# ASSIGNMENT
Check each line of the data, and copy those where "hasta" appears.

# GIVEN ENTRIES
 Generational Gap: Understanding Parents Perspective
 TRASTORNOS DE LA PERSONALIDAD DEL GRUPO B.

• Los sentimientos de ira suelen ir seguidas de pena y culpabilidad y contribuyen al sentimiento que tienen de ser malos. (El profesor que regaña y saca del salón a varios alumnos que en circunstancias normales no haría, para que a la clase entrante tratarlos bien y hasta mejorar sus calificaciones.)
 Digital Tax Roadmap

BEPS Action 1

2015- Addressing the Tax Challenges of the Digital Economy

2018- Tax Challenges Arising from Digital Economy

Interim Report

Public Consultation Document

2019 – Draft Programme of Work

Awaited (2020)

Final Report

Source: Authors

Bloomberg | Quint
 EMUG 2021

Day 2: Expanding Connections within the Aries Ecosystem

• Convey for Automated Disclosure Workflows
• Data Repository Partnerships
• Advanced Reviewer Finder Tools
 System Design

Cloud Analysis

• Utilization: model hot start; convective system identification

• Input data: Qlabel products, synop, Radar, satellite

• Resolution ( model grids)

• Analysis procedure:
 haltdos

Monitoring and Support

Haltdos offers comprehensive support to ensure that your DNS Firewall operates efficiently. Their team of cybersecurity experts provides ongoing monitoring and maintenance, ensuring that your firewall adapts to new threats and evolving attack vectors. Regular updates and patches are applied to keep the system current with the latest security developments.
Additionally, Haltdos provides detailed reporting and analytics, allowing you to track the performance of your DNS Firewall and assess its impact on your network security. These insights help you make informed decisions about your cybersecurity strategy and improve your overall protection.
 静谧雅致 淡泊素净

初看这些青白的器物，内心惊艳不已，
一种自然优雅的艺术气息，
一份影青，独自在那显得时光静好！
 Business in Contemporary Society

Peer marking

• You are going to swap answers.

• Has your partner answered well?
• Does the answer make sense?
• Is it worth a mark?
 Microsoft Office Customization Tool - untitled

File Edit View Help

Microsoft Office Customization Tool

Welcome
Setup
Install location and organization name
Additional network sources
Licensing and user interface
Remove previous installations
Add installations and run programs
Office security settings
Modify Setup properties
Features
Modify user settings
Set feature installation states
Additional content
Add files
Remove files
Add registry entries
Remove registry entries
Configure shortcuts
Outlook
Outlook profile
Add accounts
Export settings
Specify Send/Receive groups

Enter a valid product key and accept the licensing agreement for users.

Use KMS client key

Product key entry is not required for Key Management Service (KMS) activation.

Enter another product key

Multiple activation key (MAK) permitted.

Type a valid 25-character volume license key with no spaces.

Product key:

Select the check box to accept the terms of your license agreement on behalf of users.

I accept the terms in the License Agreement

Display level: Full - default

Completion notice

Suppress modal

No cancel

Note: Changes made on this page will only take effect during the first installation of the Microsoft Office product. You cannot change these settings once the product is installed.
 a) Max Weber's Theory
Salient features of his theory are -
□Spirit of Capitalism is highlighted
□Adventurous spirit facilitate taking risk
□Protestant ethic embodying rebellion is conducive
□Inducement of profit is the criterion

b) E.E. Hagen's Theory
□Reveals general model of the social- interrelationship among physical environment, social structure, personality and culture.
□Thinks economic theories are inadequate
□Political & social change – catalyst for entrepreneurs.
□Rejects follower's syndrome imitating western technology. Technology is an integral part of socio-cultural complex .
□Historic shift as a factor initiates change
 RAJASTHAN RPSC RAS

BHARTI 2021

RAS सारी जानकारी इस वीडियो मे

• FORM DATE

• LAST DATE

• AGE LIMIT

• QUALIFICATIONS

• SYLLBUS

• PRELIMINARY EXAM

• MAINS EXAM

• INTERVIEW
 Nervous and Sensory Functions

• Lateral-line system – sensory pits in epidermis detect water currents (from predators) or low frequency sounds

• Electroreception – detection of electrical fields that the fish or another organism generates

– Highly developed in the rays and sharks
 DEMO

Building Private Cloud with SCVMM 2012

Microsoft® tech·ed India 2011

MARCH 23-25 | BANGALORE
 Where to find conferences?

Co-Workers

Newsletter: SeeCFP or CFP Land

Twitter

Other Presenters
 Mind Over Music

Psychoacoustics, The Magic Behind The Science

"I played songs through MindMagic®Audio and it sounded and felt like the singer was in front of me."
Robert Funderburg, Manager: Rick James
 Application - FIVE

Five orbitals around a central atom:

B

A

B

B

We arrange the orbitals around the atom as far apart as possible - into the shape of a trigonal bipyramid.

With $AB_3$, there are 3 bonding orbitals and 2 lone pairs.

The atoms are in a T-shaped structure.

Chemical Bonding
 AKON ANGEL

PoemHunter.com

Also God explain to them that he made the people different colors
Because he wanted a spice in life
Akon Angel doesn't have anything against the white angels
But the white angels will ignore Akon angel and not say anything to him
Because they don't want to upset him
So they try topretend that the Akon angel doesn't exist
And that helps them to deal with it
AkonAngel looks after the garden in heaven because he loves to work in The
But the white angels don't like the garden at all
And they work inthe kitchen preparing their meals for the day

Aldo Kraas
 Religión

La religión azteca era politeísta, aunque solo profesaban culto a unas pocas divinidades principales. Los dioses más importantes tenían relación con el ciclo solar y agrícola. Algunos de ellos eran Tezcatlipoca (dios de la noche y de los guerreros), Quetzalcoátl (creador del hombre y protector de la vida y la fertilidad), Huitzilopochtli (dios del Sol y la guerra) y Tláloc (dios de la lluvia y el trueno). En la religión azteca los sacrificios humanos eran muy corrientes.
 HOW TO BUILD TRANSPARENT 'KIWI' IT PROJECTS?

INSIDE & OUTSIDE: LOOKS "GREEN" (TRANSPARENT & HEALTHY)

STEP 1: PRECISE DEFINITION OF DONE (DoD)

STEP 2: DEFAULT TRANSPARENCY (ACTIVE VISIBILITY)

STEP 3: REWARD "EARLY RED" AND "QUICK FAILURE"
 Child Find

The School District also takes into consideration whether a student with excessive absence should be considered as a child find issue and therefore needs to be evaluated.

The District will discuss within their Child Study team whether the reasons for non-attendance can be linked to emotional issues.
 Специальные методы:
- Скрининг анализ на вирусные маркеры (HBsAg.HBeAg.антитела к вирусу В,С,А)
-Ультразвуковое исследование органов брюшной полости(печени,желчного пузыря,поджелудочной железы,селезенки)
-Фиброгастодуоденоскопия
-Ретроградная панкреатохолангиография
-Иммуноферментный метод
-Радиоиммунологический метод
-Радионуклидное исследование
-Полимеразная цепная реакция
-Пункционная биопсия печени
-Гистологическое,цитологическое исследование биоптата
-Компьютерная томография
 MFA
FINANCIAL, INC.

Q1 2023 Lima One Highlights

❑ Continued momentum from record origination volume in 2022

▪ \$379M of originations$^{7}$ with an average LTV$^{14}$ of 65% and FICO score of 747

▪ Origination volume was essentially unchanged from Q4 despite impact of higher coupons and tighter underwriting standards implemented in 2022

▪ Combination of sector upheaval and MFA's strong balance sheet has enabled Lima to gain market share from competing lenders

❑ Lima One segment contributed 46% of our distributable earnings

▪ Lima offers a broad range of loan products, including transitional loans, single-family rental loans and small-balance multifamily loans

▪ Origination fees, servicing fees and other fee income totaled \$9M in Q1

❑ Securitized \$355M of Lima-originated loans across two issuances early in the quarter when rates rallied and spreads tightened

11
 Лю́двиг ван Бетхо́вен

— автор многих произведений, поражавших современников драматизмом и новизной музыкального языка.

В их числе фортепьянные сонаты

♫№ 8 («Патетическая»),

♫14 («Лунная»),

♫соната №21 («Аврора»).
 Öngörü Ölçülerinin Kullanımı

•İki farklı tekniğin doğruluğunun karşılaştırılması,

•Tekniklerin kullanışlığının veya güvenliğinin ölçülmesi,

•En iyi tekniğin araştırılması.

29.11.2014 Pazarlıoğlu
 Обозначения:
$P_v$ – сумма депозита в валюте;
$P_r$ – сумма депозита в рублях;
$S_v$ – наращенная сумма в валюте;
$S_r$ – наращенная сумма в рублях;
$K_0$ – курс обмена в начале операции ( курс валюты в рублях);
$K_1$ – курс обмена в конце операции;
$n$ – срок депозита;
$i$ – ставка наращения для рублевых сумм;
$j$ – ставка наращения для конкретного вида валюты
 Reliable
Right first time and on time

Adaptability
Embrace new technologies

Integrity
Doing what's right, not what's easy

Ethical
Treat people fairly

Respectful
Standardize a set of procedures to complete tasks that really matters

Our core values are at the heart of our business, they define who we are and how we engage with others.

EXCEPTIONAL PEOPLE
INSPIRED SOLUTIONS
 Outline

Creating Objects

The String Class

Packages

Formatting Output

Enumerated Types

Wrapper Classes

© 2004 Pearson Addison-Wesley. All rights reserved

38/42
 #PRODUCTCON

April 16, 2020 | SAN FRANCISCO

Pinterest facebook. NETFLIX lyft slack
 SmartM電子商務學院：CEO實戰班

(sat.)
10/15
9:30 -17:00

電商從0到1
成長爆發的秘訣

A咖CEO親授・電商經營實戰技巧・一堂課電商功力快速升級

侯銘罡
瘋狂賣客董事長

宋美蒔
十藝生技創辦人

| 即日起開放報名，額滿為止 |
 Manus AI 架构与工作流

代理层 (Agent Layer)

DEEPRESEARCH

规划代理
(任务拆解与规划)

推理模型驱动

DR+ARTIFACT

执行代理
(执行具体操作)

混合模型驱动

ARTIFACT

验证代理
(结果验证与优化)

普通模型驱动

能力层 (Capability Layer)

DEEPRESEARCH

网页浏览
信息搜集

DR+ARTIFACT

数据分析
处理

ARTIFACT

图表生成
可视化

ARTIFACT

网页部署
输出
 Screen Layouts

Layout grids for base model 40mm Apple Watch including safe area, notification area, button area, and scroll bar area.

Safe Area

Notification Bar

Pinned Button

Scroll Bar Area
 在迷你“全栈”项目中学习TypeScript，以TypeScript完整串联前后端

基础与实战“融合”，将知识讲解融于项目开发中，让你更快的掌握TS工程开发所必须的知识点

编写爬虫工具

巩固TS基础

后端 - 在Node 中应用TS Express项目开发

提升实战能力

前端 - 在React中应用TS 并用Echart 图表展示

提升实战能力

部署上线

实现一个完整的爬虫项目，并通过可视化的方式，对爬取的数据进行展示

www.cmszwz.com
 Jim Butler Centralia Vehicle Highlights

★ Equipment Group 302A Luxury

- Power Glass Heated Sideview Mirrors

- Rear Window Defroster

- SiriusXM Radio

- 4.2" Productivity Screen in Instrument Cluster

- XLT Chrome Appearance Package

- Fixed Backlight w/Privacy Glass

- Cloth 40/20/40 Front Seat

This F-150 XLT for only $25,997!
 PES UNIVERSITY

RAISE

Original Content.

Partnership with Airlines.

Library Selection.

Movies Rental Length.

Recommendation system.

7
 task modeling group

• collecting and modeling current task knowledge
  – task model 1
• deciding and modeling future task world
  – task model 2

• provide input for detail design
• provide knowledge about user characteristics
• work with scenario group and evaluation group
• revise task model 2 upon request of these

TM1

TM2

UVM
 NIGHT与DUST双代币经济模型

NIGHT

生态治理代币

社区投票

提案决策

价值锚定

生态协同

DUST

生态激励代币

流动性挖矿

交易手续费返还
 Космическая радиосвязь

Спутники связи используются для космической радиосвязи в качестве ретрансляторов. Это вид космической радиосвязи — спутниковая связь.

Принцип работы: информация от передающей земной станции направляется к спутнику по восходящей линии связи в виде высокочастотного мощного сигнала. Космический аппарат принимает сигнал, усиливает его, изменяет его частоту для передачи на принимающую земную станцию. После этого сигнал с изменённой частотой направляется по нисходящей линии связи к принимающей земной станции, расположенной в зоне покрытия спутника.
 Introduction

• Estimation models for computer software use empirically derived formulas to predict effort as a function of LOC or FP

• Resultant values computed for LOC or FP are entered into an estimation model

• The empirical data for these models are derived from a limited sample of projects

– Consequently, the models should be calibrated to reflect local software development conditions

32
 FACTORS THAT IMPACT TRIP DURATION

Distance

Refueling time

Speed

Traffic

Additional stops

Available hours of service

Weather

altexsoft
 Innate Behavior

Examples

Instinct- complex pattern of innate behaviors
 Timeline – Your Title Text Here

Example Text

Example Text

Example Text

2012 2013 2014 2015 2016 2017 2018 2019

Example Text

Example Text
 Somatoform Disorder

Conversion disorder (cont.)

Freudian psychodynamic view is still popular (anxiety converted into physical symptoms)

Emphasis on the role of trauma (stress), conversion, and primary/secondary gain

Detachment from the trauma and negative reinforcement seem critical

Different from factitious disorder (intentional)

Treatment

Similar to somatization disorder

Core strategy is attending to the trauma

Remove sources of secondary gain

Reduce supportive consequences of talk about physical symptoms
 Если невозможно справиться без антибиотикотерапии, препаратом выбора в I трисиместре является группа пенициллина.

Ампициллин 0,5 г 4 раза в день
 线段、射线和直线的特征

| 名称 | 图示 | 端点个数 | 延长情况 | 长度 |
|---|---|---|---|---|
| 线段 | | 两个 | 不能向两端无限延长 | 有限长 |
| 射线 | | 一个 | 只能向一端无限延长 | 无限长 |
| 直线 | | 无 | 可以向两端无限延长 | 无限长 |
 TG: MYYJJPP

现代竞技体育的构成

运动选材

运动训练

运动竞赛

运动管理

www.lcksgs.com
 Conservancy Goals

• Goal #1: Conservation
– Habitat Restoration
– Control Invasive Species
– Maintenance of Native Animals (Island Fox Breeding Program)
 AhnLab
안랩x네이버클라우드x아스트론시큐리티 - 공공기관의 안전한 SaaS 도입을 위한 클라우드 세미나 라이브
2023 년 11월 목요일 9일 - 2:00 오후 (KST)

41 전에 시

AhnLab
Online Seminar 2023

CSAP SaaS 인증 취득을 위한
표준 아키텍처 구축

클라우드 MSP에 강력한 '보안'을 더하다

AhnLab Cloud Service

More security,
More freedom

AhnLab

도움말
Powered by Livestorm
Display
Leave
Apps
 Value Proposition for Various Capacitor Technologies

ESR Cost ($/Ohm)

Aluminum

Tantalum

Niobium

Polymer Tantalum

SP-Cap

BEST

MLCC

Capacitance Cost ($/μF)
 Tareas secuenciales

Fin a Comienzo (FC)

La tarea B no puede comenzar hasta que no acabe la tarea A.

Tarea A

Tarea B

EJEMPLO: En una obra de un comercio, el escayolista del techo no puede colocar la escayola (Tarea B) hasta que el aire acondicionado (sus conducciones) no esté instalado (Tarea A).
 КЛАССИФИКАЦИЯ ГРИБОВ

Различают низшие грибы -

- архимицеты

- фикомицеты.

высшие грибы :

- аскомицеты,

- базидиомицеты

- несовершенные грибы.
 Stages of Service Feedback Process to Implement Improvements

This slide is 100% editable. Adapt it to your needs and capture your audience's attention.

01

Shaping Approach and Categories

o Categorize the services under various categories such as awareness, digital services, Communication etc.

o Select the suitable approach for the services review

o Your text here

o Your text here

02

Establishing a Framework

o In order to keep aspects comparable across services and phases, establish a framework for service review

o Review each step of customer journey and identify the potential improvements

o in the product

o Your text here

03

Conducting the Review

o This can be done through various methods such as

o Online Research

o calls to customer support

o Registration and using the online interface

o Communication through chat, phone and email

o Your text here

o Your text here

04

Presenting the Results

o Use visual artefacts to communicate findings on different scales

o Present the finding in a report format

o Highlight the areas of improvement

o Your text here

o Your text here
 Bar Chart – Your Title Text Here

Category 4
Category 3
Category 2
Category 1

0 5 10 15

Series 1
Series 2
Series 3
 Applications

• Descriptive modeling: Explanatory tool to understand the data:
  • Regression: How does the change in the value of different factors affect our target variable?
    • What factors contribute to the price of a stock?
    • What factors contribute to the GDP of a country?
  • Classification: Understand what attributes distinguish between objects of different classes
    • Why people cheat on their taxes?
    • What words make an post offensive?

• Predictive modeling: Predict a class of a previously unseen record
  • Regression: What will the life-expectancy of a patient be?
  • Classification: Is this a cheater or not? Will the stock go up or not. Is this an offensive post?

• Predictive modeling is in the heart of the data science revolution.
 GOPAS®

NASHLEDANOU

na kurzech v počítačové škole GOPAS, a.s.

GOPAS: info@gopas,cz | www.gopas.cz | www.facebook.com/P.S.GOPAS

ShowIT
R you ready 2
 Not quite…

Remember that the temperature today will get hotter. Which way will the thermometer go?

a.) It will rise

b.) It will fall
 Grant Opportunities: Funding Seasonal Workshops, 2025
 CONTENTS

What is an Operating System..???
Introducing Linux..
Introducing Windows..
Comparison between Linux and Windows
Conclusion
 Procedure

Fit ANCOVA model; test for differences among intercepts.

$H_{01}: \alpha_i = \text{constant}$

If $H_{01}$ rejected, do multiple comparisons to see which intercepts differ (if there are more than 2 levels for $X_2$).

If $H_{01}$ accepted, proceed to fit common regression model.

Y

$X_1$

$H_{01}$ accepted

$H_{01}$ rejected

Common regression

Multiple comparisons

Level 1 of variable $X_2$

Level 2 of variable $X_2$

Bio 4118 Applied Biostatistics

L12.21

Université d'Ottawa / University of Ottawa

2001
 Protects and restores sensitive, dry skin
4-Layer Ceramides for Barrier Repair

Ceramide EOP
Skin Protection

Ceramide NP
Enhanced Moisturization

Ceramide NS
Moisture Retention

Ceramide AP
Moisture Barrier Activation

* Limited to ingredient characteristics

# COMPLETED EXERCISE
• Los sentimientos de ira suelen ir seguidas de pena y culpabilidad y contribuyen al sentimiento que tienen de ser malos. (El profesor que regaña y saca del salón a varios alumnos que en circunstancias normales no haría, para que a la clase entrante tratarlos bien y hasta mejorar sus calificaciones.)
La tarea B no puede comenzar hasta que no acabe la tarea A.
EJEMPLO: En una obra de un comercio, el escayolista del techo no puede colocar la escayola (Tarea B) hasta que el aire acondicionado (sus conducciones) no esté instalado (Tarea A).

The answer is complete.